__Document section__:
Germann was on the chemistry faculties of Western Reserve University, Cleveland, Ohio (1913–1921), Stanford University, Palo Alto, California (1921–1925), and Valparaiso University, Valparaiso, Indiana (1926–1927).

At Western Reserve, he extended his doctoral research, and then began cryoscopic studies of non-aqueous systems involving boron trifluoride or phosgene. Five students conducted these experiments. Harold Simmons Booth (1891–1953) had already completed his doctoral program at Cornell University. In September 1920, Booth became a member of the Western Reserve chemistry faculty, and was to have a distinguished career as an inorganic chemist at Western Reserve. He served as department chair. He was Editor-in-Chief of the inaugural volume (in 1939) of Inorganic Syntheses, a prestigious series that continues. He was promoted to Hurlbut Professor of Chemistry in 1947. Vernon Jersey (1898–1984) had received the A.B. in chemistry from Western Reserve in 1920, and had begun graduate research with Germann on phosgene. He studied solutions of phosgene and chlorine, obtaining cryoscopic evidence for ten different compounds, including chlorine octaphosgenate. Jersey's interests evolved into biochemistry, and he earned a Ph.D. in 1935 from Western Reserve. He then joined with Germann to form Nutritional Research Associates, Inc. Wendell Phillips was beginning his senior year, and would be awarded the A.B. degree in 1921. Leland Roy Smith had received the A.B. degree in 1920, and was beginning graduate studies at Western Reserve; he received the A.M. in 1921, and received the A.M. degree from Harvard University in 1923. Marion Cleaveland (1898–1975) had received the B.A. in chemistry in 1920, and would be awarded the M.A. in 1921. She pursued doctoral studies at Columbia University from 1926 to 1928, receiving the Ph.D. Except for her time at Columbia, she taught at Western Reserve from 1921 to 1946.

__Work request 1__:
Using the passage about Germann and his students, explain why Marion Cleaveland's teaching at Western Reserve between 1921 and 1946 was not continuous. Answer in one to three sentences.
__Work request 2__:
In the passage about Germann and his students, for how many different compounds did Vernon Jersey obtain cryoscopic evidence in solutions of phosgene and chlorine?
__Work request 3__:
Reproduce the passage about Germann and his students word for word, copying everything from "Germann was on" down to "Valparaiso, Indiana (1926–1927).".
The material that follows is separate from the passage about Germann and his students.

__Data section__:
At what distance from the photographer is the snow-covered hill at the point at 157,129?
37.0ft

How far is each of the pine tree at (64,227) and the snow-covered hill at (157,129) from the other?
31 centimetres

__Answer space 1__:
Her teaching at Western Reserve was interrupted while she pursued doctoral studies at Columbia University from 1926 to 1928, where she received the Ph.D. She taught at Western Reserve the rest of that time.

__Answer space 2__:
Ten different compounds, including chlorine octaphosgenate.

__Answer space 3__:
Germann was on the chemistry faculties of Western Reserve University, Cleveland, Ohio (1913–1921), Stanford University, Palo Alto, California (1921–1925), and Valparaiso University, Valparaiso, Indiana (1926–1927).